── STORED DATA

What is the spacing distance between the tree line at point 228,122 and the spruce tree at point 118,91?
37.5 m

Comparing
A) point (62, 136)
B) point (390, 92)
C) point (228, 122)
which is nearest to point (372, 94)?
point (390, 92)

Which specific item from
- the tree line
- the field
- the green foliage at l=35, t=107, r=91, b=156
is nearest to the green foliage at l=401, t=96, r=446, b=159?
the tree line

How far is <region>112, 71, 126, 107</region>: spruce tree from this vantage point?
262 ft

────
── STORED DATA

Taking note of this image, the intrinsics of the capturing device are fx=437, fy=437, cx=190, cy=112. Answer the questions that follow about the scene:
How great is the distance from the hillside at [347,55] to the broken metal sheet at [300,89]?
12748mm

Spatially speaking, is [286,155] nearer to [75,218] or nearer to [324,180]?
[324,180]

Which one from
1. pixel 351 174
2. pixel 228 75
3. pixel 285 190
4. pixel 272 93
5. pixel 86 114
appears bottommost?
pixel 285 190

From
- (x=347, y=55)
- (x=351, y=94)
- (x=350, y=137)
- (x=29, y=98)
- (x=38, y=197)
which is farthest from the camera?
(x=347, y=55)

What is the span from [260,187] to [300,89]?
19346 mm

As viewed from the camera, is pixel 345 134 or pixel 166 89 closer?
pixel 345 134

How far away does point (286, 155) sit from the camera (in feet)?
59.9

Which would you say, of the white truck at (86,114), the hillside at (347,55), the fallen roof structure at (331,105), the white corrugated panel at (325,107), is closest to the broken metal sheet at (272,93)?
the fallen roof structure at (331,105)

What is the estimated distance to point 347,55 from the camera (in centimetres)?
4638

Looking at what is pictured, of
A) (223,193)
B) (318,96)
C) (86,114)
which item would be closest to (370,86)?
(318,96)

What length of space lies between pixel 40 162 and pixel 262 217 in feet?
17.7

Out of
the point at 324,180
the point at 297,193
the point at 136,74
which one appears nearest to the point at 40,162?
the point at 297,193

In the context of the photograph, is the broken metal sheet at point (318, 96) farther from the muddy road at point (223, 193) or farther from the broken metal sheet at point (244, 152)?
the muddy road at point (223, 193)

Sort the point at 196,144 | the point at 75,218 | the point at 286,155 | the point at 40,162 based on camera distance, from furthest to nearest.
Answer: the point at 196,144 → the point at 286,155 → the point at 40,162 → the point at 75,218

────

▶ _INSTRUCTIONS FOR THE TASK_
Rewrite the records from the line with "Sort the point" to the line with "Answer: the point", both lines included, as a JSON list of strings with one string per line and blank lines omitted.

▶ _RESULT FOR THIS TASK_
[
  "Sort the point at 196,144 | the point at 75,218 | the point at 286,155 | the point at 40,162 based on camera distance, from furthest to nearest.",
  "Answer: the point at 196,144 → the point at 286,155 → the point at 40,162 → the point at 75,218"
]